You can have the most amazing product or service in the world and fail. Why is that? How is it possible to have the next best idea to sliced bread and not “make” it? Successful businesses take more than a motivated entrepreneur and an amazing idea. It takes strategy.
You’ve probably heard me refer to the term “connecting dots” in other articles I’ve written? Honestly, it’s one of the most important things you can do to get that “yes” which equates to a sale.
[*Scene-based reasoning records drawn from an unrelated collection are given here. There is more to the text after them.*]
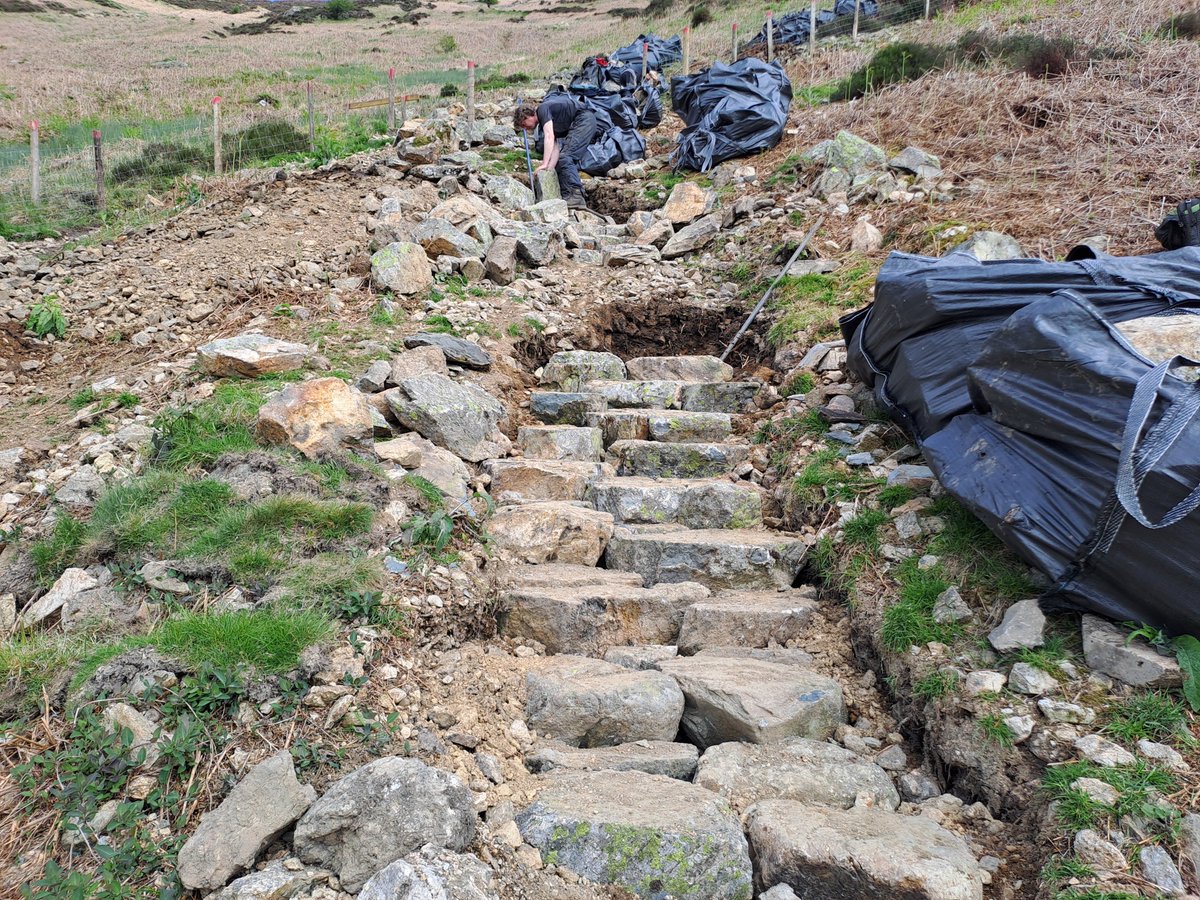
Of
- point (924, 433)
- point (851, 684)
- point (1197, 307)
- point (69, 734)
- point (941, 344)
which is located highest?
point (1197, 307)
So what does it mean? When you were young and you went to a restaurant with your family, did you get a place mat with games on it to keep you occupied until your food arrived? One of my favorite games on the page was Connect The Dots. Remember how the picture wasn’t clear until you connected all of the dots and then it finally made sense? But, you had to follow a sequence—and if you didn’t follow it in the exact order it was numbered the picture wouldn’t be right. Well, the exact same thing is true in your business. Your audience views you and your product or service just like the restaurant place mat’s game. They encounter you, and initially the picture isn’t clear. Through exposure (sometimes immediately and sometimes over a period of time), the dots begin to connect and the picture becomes clear. How quickly the picture shows up is up to you. You have 100% control as to whether or not there is a complete picture and how soon the audience “gets” it.
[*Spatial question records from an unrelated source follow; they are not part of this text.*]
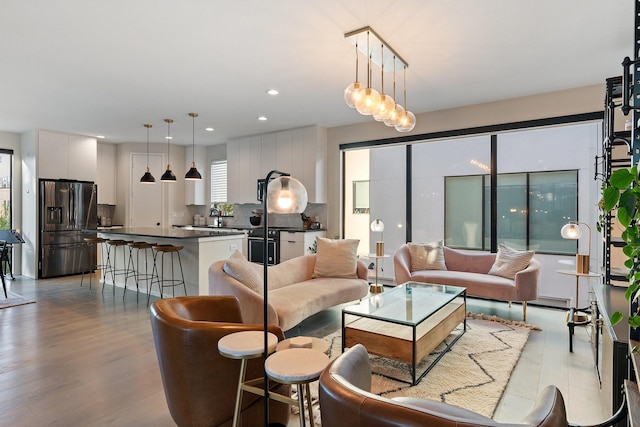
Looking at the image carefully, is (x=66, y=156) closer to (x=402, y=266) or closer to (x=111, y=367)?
(x=111, y=367)

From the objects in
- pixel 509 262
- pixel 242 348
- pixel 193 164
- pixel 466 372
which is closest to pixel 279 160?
pixel 193 164

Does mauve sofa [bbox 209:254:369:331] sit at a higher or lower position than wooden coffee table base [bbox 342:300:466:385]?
higher

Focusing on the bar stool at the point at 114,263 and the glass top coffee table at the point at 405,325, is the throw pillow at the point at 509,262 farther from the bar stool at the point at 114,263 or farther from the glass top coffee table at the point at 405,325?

Look at all of the touch points your customer will encounter along the path of experiencing your brand. Does your website sound and look like how you claim to do business? Does your collateral match the website and mirror what your brand promise is to the client? Do you and your team match the brand when they are encountered in person? Does every part of your business ooze your brand and the business mission?
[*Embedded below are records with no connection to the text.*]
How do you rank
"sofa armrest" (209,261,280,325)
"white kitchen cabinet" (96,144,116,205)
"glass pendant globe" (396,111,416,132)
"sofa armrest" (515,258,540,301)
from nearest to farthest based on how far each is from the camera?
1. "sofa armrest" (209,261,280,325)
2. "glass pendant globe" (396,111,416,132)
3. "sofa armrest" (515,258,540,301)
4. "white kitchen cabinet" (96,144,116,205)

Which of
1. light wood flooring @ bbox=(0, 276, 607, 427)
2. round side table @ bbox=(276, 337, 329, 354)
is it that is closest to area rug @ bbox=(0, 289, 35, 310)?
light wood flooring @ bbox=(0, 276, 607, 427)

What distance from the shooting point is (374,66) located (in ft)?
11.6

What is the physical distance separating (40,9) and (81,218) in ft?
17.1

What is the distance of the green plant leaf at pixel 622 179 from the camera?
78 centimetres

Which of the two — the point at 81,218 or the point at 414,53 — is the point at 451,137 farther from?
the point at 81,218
Another important thing to note is that consumers need to see components of your brand numerous times, with consistent look, tone, and feel of the brand and its various campaigns in order to earn their trust. If the appearance varies, doubt in the mind of the consumer creeps in.
You need to touch your audience through a deep and rich dialogue, your differentiators need to be unique, and your value proposition needs to be crystal clear. You need to determine whether you provide a product or service that will resolve the customer’s need, and whether you are being authentic in your delivery—throughout every touch point.